- John thinks that a person's eye colour is related to their hair colour. He takes a random sample of 600 people and records their eye and hair colours. The results are shown in Table 1.
\begin{table}[h]
| \multirow{2}{*}{} | Hair colour |
| | Black | Brown | Red | Blonde | Total |
| \multirow{5}{*}{Eye colour} | Brown | 45 | 125 | 15 | 58 | 243 |
| Blue | 34 | 90 | 10 | 58 | 192 |
| Hazel | 20 | 38 | 16 | 26 | 100 |
| Green | 6 | 29 | 7 | 23 | 65 |
| Total | 105 | 282 | 48 | 165 | 600 |
\captionsetup{labelformat=empty}
\caption{Table 1}
\end{table}
John carries out a \(\chi ^ { 2 }\) test in order to test whether eye colour and hair colour are related. He calculates the expected frequencies shown in Table 2.
\begin{table}[h]
| \multirow{2}{*}{} | Hair colour |
| | Black | Brown | Red | Blonde |
| \multirow{4}{*}{Eye colour} | Brown | 42.5 | 114.2 | 19.4 | 66.8 |
| Blue | 33.6 | 90.2 | 15.4 | 52.8 |
| Hazel | 17.5 | 47 | 8 | 27.5 |
| Green | 11.4 | 30.6 | 5.2 | 17.9 |
\captionsetup{labelformat=empty}
\caption{Table 2}
\end{table}
- Show how the value 47 in Table 2 has been calculated.

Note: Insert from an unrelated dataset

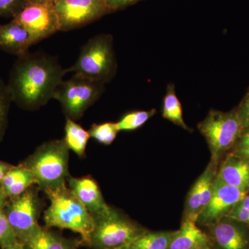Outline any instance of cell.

- Write down the number of degrees of freedom John should use in this \(\chi ^ { 2 }\) test.
Given that the value of the \(\chi ^ { 2 }\) statistic is 20.6 , to 3 significant figures,
- find the smallest value of \(\alpha\) for which the null hypothesis will be rejected at the \(\alpha \%\) level of significance.
- Use the data from Table 1 to test at the \(5 \%\) level of significance whether or not the proportions of people in the population with black, brown, red and blonde hair are in the ratio 2:6:1:3 State your hypotheses clearly.